Parent- Infant Attachment …what is that?
Newborns have changed very little in evolutionary terms since we emerged as a separate species when we became upright. As our pelvic shape altered to allow us to stand on two feet, and our brains grew larger from using our hands more, babies needed to be born much earlier to be able to fit through this new shaped pelvis with their now large head. This meant that our babies are born very prematurely: probably about nine months prematurely.
Today our newborns have the least developed brain of all mammals, with only about 25% of the neo cortex (our rational higher brain) being functional at birth, compared to about 45% for other primates. We share however all the attributes of our ever present reptilian and mammalian brains. This means that babies are functioning from their lower primitive brain from birth not their rational, reflective part as this is almost entirely underdeveloped. This explains the rage, fear and separation distress that babies express right from birth.
It is this primitive alert system that ensures babies have their needs met, as they are entirely dependent for their very survival. Having an awareness of this may make it easier to care for your baby: knowing that your baby has no cognitive thought process or ability to self-reflect for a long time helps us to not assume adult behaviours, thoughts or feelings onto our babies. Of course this early birth puts a lot of pressure on the people caring for this vulnerable dependent person.
As their carer, you are programmed to respond to your newborn’s cry. Believe in the language of your baby’s cries. It is a signal designed for the survival of the baby and the development of the parents. Responding sensitively (most of the time) builds trust. Babies cry to communicate not manipulate.
In the first few days/weeks of the newborn’s life, mothers often find it difficult to switch off at all from the sounds her newborn makes enough for her to sleep. Her brain is programmed to be alert to her baby’s sounds and after weeks and months her higher brain is able to determine which sounds need to be responded to and when. I’m not sure this ever changes no matter how old your children are! This, however is much easier to do if the baby is near to you most of the time; hence co-sleeping and baby wearing are often popular parenting styles.
If this is your preference, wearing and sleeping near to your baby helps to promote healthy neurological brain development. Maximum contact with mother ensures strong neurological scaffolding, as babies are ill-equipped to effectively meet their own emotional needs.
I find it interesting that in the western world, where we are often provided with a ‘choice’ of where baby might sleep, that we are still encouraging separate sleep behaviours- despite the fact that the past five generations or so of babies have been forced to sleep alone with the objective of creating ‘good sleepers’. What do we have? -five generations of poor sleepers.

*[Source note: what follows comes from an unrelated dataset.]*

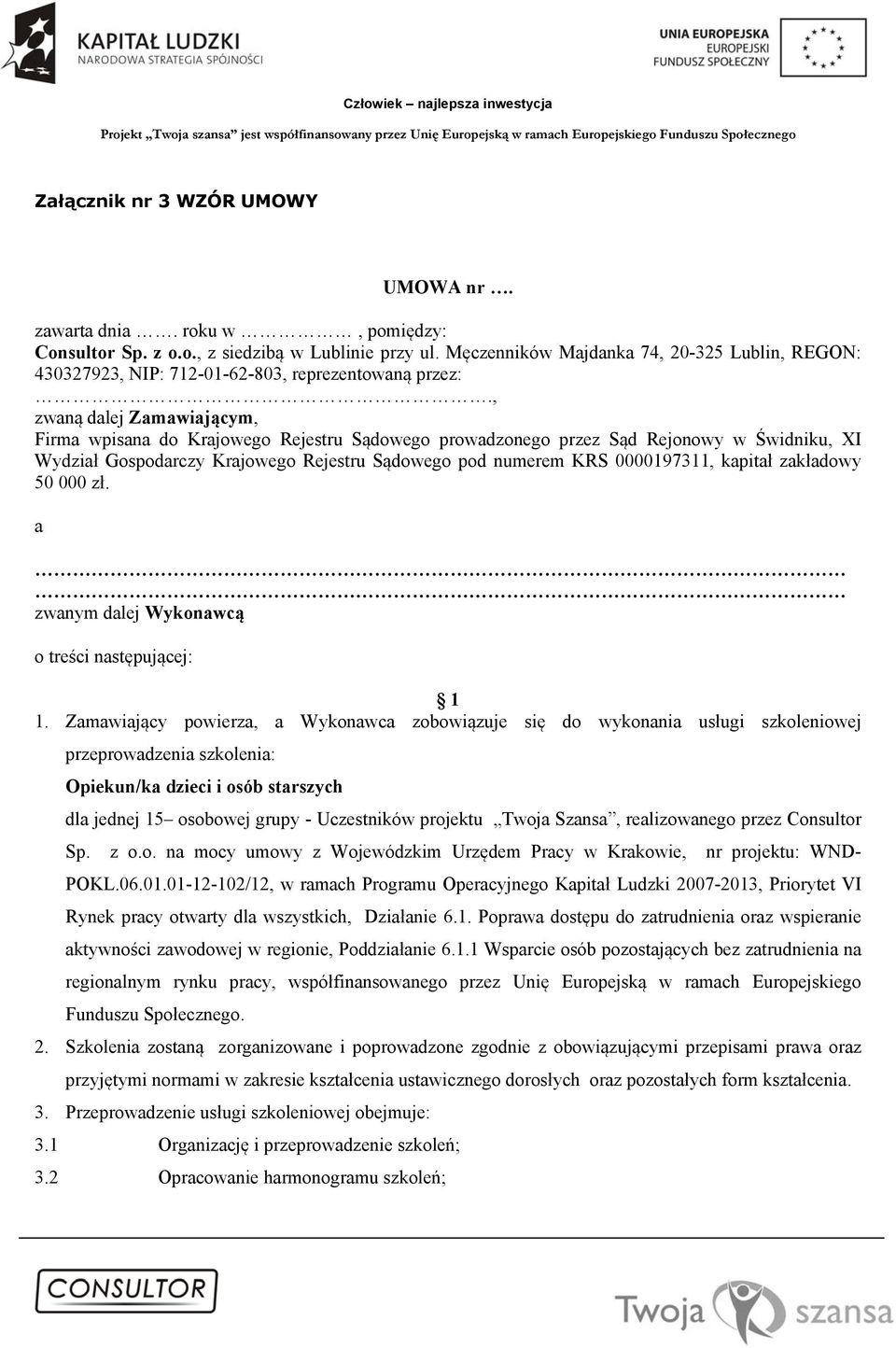 , zwaną dalej Zamawiającym, Firma wpisana do Krajowego Rejestru Sądowego prowadzonego przez Sąd Rejonowy w Świdniku, XI Wydział Gospodarczy Krajowego Rejestru Sądowego pod numerem KRS 0000197311,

The babies’ higher brain will develop to become the control centre for the more primitive parts of the brain. This brain hard-wiring and trimming off of the higher brain happens entirely outside the womb. In fact our babies’ social capacities are really mostly potential, not actual at birth. There is nothing automatic about this development; instead it is entirely experience-dependent. (No pressure!!) Of course this is good from an evolutionary perspective: to ensure that each human can be melded to the environmental niche in which he/she finds himself.